───── Input
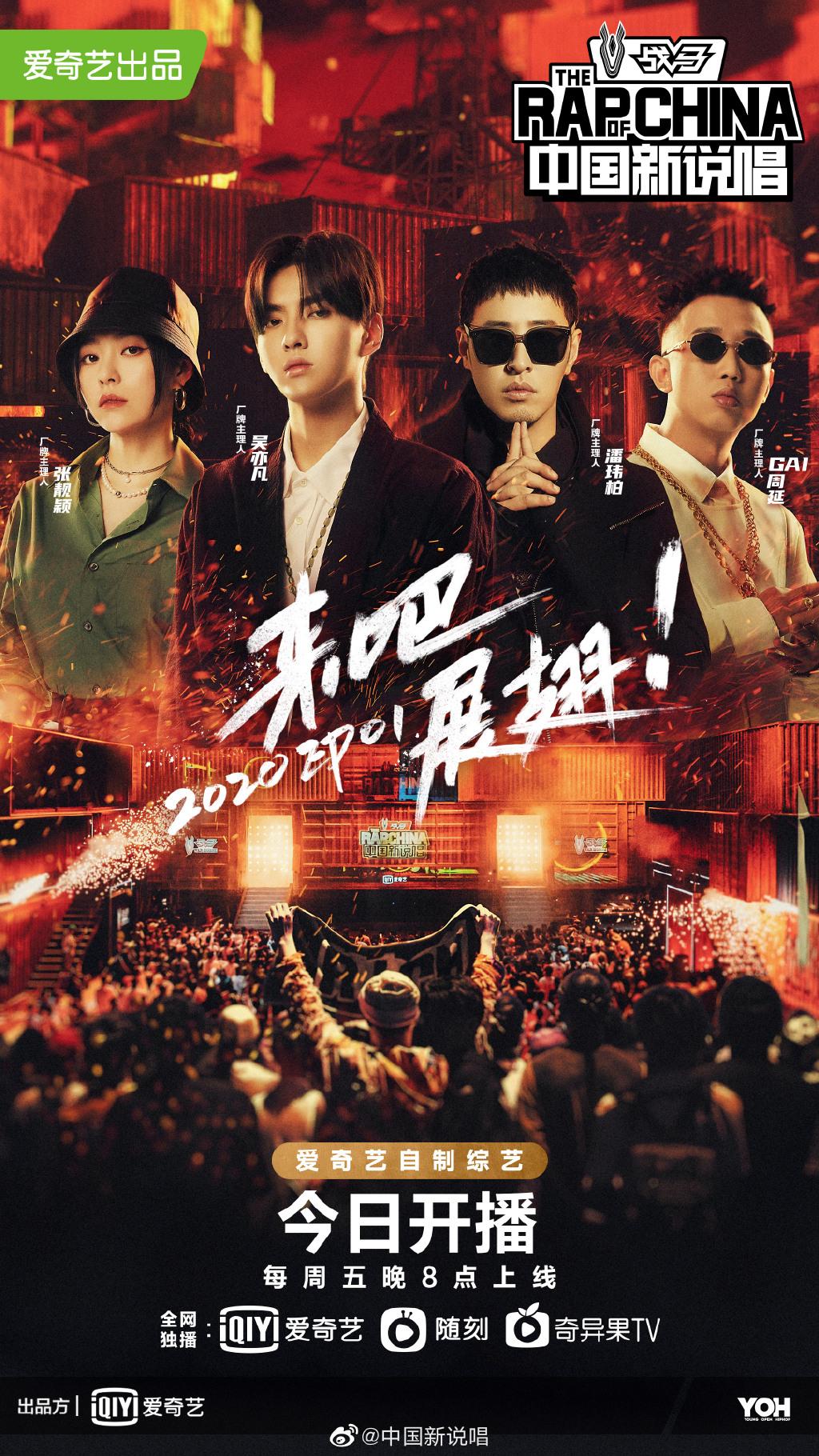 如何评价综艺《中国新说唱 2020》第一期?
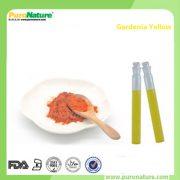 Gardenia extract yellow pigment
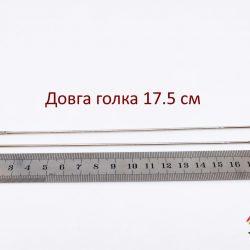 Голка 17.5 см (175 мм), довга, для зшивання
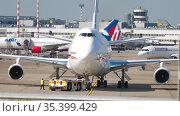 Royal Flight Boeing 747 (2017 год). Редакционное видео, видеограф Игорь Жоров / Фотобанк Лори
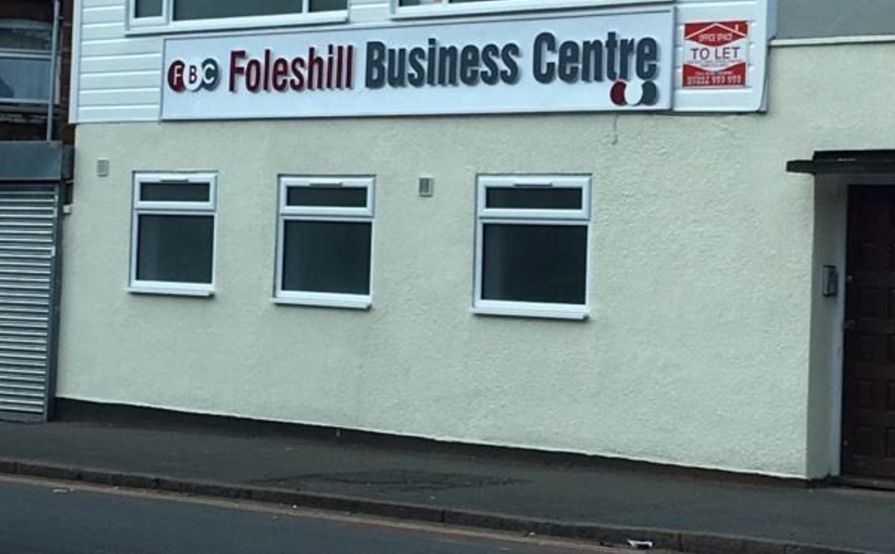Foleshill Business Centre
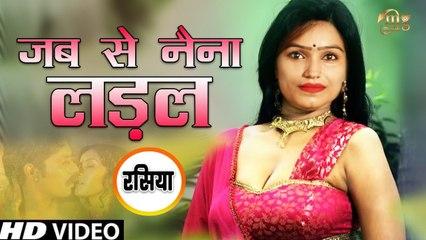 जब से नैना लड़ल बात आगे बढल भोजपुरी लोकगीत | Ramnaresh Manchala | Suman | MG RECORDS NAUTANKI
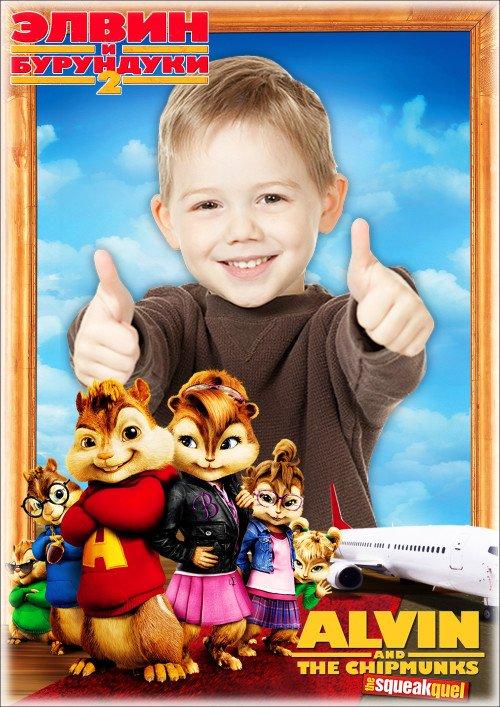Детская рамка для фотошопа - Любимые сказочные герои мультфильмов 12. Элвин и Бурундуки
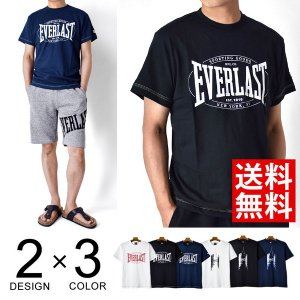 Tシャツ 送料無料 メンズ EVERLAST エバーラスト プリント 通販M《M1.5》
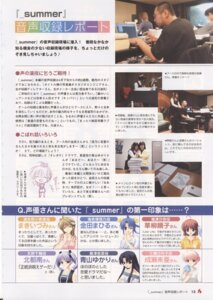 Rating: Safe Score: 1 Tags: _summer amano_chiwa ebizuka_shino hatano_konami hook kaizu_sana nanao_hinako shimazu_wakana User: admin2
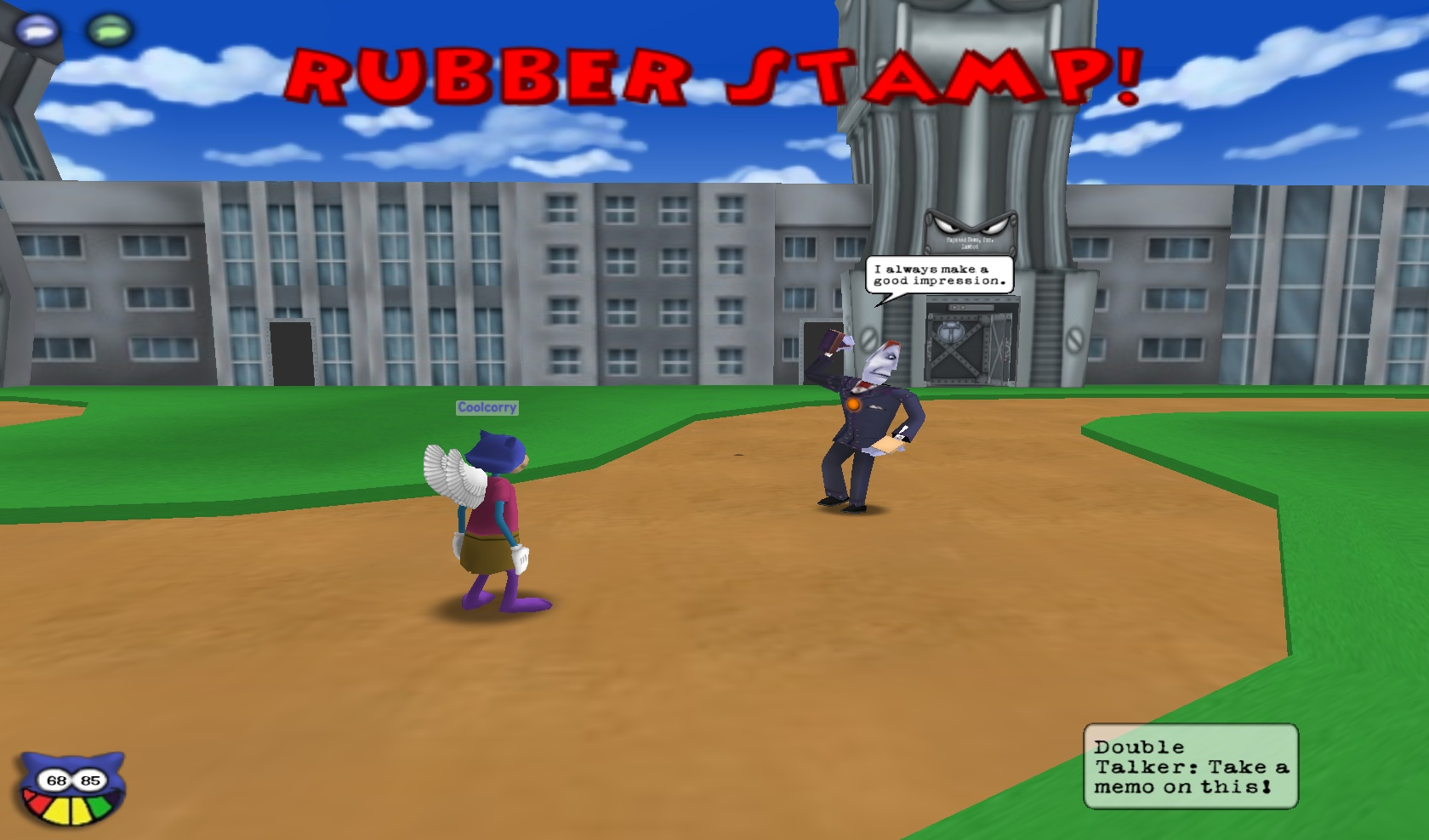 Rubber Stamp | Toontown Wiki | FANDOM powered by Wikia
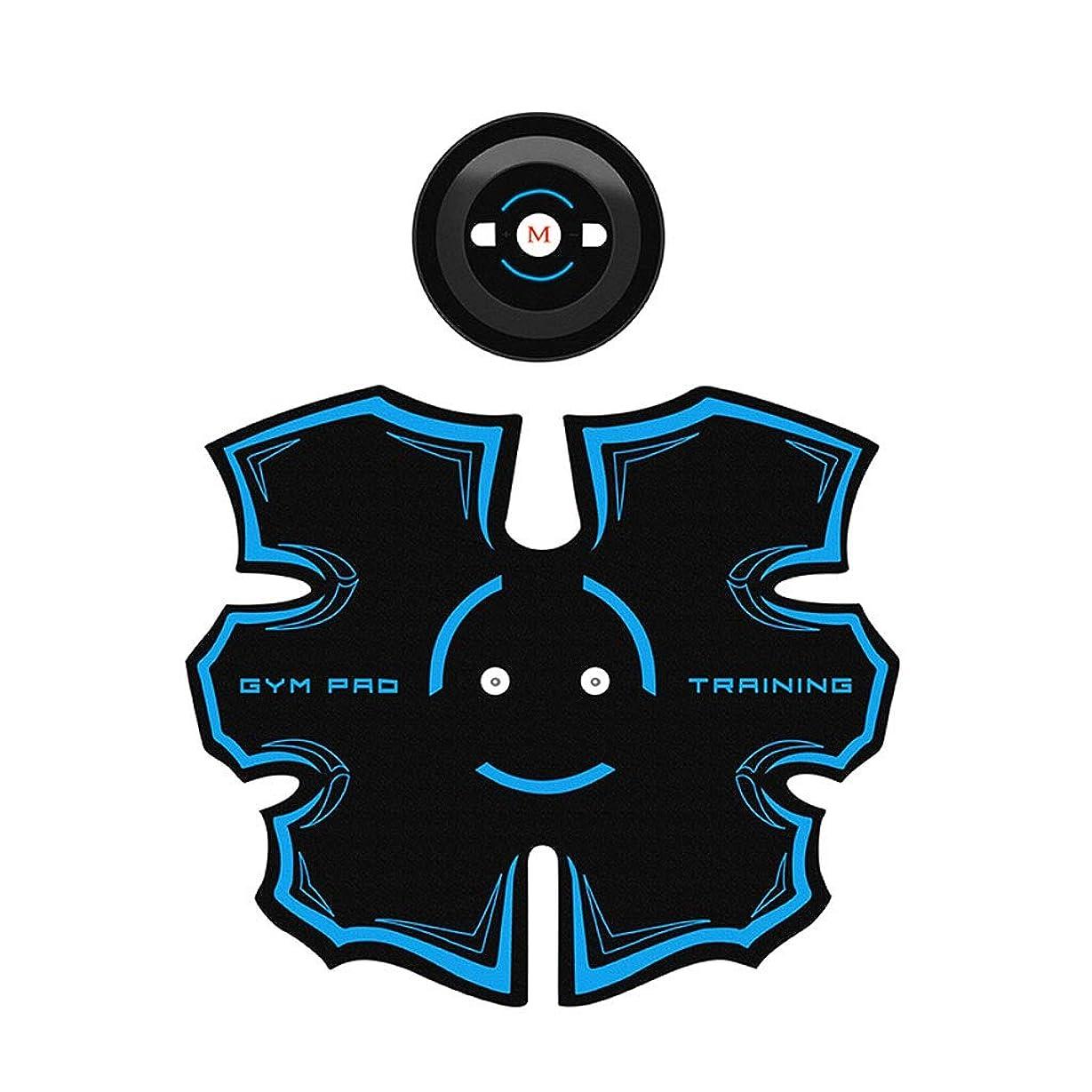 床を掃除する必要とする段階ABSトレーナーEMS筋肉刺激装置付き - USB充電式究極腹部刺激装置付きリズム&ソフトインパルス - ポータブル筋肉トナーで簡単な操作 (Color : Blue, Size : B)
──────────
▶ **Task statement**:
The answer must be an exact copy of the lines from the one containing "Tシャツ 送料無料 メンズ EVERLAST エバーラスト プリント 通販M《M1.5》" through the last line of the records, and nothing else. Pictures do not belong in it.

▶ **Response below**:
 Tシャツ 送料無料 メンズ EVERLAST エバーラスト プリント 通販M《M1.5》
 Rating: Safe Score: 1 Tags: _summer amano_chiwa ebizuka_shino hatano_konami hook kaizu_sana nanao_hinako shimazu_wakana User: admin2
 Rubber Stamp | Toontown Wiki | FANDOM powered by Wikia
 床を掃除する必要とする段階ABSトレーナーEMS筋肉刺激装置付き - USB充電式究極腹部刺激装置付きリズム&ソフトインパルス - ポータブル筋肉トナーで簡単な操作 (Color : Blue, Size : B)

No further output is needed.